Start of RECORDS FOR THE EXERCISE

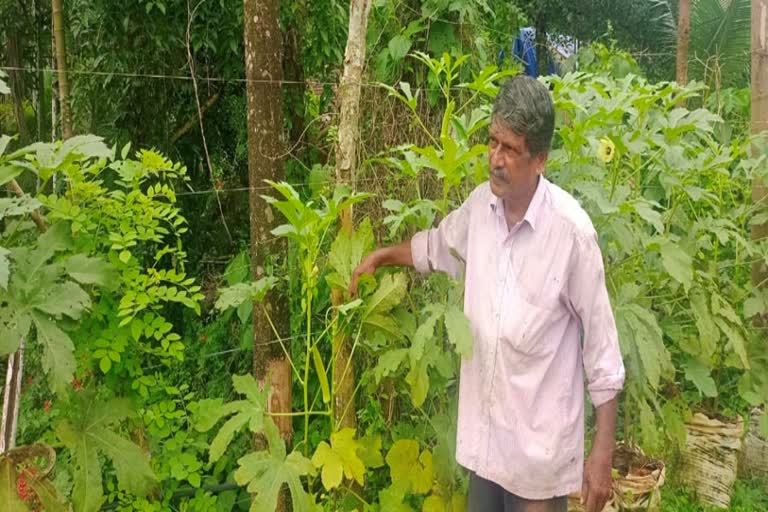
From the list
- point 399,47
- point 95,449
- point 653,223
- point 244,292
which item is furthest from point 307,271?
point 399,47

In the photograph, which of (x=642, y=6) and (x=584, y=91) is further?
(x=642, y=6)

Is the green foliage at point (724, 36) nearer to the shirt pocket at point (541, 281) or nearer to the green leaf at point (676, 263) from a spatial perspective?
the green leaf at point (676, 263)

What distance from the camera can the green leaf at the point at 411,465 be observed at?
298 centimetres

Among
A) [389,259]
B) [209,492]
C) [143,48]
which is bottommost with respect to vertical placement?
[209,492]

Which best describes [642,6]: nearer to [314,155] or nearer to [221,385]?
[314,155]

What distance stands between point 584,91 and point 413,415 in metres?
1.42

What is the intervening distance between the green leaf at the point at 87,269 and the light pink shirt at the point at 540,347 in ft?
3.53

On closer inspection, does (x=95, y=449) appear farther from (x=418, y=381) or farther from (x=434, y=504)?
(x=434, y=504)

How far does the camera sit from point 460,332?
2.40 meters

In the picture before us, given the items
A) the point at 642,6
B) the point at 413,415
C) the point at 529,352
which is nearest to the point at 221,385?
the point at 413,415

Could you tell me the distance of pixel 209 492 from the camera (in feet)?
10.3

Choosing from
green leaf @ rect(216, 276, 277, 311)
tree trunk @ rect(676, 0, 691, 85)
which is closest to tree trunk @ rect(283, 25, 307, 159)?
green leaf @ rect(216, 276, 277, 311)

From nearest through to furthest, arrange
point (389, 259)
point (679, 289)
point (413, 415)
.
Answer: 1. point (389, 259)
2. point (413, 415)
3. point (679, 289)

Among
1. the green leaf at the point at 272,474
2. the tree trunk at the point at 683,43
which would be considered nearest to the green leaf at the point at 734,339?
the green leaf at the point at 272,474
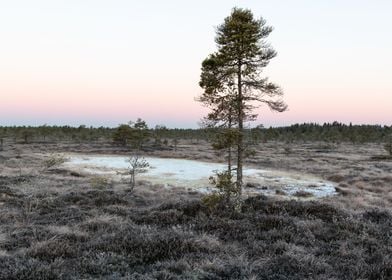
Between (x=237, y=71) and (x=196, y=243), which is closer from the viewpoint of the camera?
(x=196, y=243)

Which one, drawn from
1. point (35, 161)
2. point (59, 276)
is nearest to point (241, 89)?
point (59, 276)

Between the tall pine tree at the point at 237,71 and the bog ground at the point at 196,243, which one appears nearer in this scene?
the bog ground at the point at 196,243

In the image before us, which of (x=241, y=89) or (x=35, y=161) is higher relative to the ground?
(x=241, y=89)

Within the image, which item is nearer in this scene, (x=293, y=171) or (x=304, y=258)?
(x=304, y=258)

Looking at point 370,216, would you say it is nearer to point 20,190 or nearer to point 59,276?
point 59,276

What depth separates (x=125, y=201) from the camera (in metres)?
20.3

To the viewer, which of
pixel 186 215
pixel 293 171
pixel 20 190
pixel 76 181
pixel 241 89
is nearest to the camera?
pixel 186 215

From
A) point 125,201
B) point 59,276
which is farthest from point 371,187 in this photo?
point 59,276

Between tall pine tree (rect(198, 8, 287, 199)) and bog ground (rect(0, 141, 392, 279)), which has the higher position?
tall pine tree (rect(198, 8, 287, 199))

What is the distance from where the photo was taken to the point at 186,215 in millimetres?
14727

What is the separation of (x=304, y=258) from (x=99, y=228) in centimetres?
624

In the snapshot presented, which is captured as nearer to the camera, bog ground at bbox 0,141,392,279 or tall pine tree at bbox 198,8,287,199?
bog ground at bbox 0,141,392,279

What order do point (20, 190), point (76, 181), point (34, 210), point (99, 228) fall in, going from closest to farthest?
1. point (99, 228)
2. point (34, 210)
3. point (20, 190)
4. point (76, 181)

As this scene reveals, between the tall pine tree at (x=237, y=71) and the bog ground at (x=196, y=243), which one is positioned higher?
the tall pine tree at (x=237, y=71)
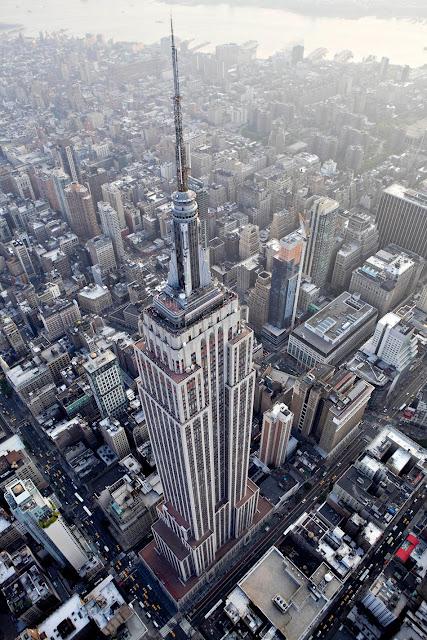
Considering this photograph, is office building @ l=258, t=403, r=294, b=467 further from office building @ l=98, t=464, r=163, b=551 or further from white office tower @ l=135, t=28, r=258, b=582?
office building @ l=98, t=464, r=163, b=551

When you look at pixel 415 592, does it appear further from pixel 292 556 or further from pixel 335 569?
pixel 292 556

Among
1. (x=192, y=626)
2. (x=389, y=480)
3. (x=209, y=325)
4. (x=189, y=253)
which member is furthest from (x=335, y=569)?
(x=189, y=253)

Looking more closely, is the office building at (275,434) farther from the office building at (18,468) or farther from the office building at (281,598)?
the office building at (18,468)

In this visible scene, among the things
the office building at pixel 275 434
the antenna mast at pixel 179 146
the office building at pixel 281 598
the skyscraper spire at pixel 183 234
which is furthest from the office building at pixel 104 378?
the antenna mast at pixel 179 146

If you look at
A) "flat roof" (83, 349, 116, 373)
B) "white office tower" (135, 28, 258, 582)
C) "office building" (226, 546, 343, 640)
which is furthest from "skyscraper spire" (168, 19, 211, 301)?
"office building" (226, 546, 343, 640)

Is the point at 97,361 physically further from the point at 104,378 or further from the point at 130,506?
the point at 130,506

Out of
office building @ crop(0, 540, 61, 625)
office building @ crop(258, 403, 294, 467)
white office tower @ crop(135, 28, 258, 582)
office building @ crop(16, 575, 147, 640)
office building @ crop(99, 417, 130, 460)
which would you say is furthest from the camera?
office building @ crop(99, 417, 130, 460)
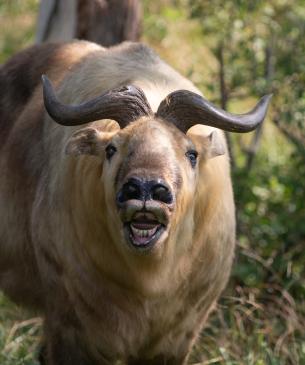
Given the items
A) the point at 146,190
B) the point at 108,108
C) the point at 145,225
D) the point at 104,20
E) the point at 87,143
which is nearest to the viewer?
the point at 146,190

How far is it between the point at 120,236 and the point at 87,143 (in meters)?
0.50

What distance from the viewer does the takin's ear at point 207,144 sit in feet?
18.5

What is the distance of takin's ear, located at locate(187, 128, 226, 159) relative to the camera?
18.5ft

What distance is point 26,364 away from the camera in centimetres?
690

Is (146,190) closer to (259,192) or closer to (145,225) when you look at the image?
(145,225)

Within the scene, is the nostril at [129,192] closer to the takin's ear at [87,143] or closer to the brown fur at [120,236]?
the brown fur at [120,236]

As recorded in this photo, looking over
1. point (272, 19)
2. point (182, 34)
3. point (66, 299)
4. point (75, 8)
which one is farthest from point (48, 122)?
point (182, 34)

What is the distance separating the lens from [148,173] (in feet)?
16.5

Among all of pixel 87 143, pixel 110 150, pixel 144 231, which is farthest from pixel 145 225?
pixel 87 143

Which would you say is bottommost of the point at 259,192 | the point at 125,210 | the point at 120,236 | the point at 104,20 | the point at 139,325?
the point at 259,192

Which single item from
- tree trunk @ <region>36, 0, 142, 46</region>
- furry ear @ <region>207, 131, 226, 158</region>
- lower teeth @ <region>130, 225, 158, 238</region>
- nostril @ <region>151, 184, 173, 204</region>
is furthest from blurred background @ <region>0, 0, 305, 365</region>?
nostril @ <region>151, 184, 173, 204</region>

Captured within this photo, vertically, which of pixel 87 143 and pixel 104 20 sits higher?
pixel 87 143

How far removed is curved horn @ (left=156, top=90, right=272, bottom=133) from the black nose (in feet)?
1.87

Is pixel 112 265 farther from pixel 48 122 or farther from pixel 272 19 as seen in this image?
pixel 272 19
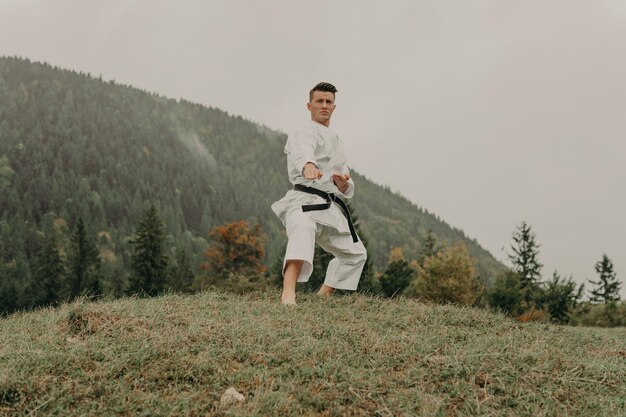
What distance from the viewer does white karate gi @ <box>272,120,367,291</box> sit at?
6.78 metres

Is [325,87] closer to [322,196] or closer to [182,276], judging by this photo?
[322,196]

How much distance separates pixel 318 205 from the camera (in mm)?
6996

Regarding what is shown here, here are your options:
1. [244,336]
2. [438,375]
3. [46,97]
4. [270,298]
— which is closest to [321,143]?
[270,298]

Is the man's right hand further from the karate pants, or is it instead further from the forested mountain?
the forested mountain

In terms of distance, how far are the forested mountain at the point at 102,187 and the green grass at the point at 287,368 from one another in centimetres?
7198

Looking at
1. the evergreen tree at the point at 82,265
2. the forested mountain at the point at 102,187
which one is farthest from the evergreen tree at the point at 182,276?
the forested mountain at the point at 102,187

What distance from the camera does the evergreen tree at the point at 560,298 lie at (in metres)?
28.8

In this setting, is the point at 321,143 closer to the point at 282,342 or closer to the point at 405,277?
the point at 282,342

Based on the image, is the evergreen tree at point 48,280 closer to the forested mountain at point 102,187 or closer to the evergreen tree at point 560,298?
the forested mountain at point 102,187

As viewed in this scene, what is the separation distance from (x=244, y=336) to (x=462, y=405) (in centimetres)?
173

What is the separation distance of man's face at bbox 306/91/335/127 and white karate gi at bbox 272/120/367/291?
0.41 ft

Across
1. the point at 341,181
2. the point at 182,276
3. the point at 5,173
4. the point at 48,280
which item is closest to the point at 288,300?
the point at 341,181

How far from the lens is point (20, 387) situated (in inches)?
130

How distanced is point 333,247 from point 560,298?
25.5m
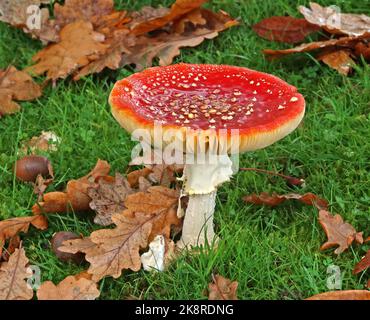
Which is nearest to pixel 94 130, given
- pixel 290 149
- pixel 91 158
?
pixel 91 158

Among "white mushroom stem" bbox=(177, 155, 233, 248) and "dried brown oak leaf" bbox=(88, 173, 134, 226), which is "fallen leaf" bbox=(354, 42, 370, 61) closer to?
"white mushroom stem" bbox=(177, 155, 233, 248)

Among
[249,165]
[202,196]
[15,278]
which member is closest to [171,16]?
[249,165]

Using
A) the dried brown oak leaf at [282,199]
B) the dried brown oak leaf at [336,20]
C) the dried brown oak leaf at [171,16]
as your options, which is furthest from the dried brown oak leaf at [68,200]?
the dried brown oak leaf at [336,20]

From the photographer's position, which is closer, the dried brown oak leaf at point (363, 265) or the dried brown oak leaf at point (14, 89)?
the dried brown oak leaf at point (363, 265)

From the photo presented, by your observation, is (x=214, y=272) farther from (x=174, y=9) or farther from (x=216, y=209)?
(x=174, y=9)

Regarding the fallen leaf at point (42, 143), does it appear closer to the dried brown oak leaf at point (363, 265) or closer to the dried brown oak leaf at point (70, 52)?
the dried brown oak leaf at point (70, 52)

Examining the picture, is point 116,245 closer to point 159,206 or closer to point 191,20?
point 159,206
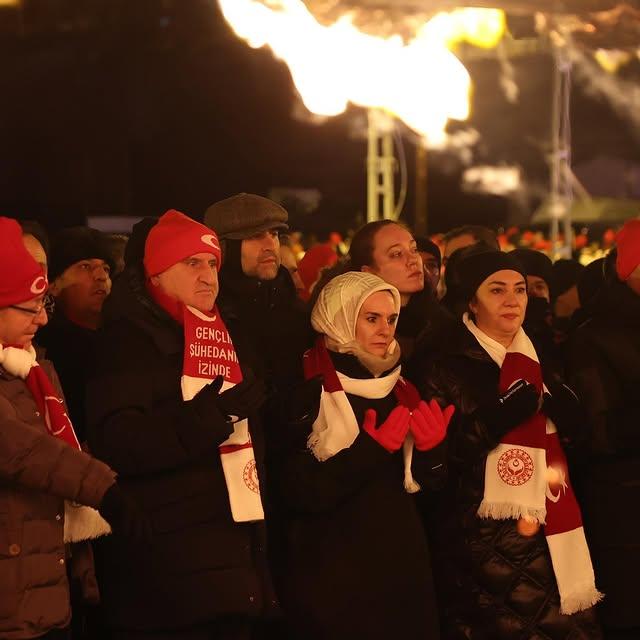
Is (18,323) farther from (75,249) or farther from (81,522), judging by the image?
(75,249)

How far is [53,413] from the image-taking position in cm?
393

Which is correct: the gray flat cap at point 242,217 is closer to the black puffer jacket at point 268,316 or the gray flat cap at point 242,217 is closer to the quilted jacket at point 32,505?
the black puffer jacket at point 268,316

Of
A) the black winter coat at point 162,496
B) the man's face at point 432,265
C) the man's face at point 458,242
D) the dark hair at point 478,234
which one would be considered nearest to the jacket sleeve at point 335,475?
the black winter coat at point 162,496

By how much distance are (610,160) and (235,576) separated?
30.6 meters

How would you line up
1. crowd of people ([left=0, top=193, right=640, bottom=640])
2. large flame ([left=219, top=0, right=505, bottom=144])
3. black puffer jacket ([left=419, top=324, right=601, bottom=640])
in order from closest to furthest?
1. crowd of people ([left=0, top=193, right=640, bottom=640])
2. black puffer jacket ([left=419, top=324, right=601, bottom=640])
3. large flame ([left=219, top=0, right=505, bottom=144])

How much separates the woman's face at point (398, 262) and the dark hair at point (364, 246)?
0.07ft

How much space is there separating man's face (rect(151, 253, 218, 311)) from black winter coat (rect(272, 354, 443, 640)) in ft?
1.86

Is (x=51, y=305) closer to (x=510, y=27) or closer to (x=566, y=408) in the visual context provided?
(x=566, y=408)

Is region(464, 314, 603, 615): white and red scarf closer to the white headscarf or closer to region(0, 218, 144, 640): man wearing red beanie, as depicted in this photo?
the white headscarf

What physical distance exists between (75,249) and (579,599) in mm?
2515

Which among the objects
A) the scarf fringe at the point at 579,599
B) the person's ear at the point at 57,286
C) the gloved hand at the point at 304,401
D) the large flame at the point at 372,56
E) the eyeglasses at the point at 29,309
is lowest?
the scarf fringe at the point at 579,599

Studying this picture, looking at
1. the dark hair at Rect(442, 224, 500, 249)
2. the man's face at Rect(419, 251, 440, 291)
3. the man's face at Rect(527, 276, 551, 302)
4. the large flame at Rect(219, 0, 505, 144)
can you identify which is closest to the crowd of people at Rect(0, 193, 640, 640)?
the man's face at Rect(419, 251, 440, 291)

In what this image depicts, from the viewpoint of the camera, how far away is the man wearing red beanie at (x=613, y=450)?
5.07 metres

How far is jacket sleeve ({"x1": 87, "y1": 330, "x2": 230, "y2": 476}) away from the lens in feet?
13.4
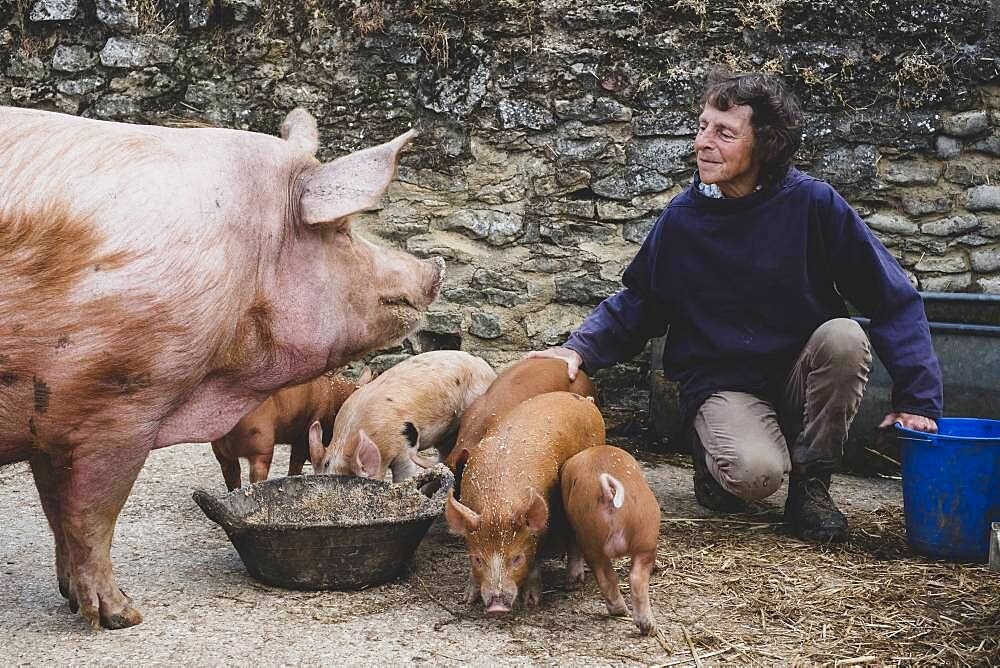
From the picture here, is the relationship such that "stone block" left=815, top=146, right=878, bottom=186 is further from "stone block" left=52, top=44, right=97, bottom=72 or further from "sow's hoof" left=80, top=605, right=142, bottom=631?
"sow's hoof" left=80, top=605, right=142, bottom=631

End of RECORDS FOR THE EXERCISE

• TASK STATEMENT:
Copy the listing above word for word, starting at the line that contains "What distance from the camera can" and ending at the line that contains "3. point (679, 289)", with both of those lines included.

• RESULT OF THIS EXERCISE:
What distance from the camera can the green leaf at the point at 411,465 be observed at?
298 centimetres

Among
A) [389,259]
B) [209,492]
C) [143,48]
which is bottommost with respect to vertical placement?
[209,492]

Which best describes [642,6]: nearer to [314,155] or nearer to [221,385]?
[314,155]

What distance stands between point 584,91 and point 413,415 in metres?
1.42

What is the intervening distance between the green leaf at the point at 87,269 and the light pink shirt at the point at 540,347 in ft?
3.53

On closer inspection, does (x=95, y=449) appear farther from (x=418, y=381) or farther from (x=434, y=504)?
(x=434, y=504)

How far does the camera sit from point 460,332?
2.40 meters

In the picture before us, given the items
A) the point at 642,6
B) the point at 413,415
C) the point at 529,352
which is nearest to the point at 221,385?
the point at 413,415

Could you tell me the distance of pixel 209 492 from the camera (in feet)?
10.3

Choosing from
green leaf @ rect(216, 276, 277, 311)
tree trunk @ rect(676, 0, 691, 85)
which is closest to tree trunk @ rect(283, 25, 307, 159)?
green leaf @ rect(216, 276, 277, 311)

From nearest through to furthest, arrange
point (389, 259)
point (679, 289)
point (413, 415)
.
Answer: 1. point (389, 259)
2. point (413, 415)
3. point (679, 289)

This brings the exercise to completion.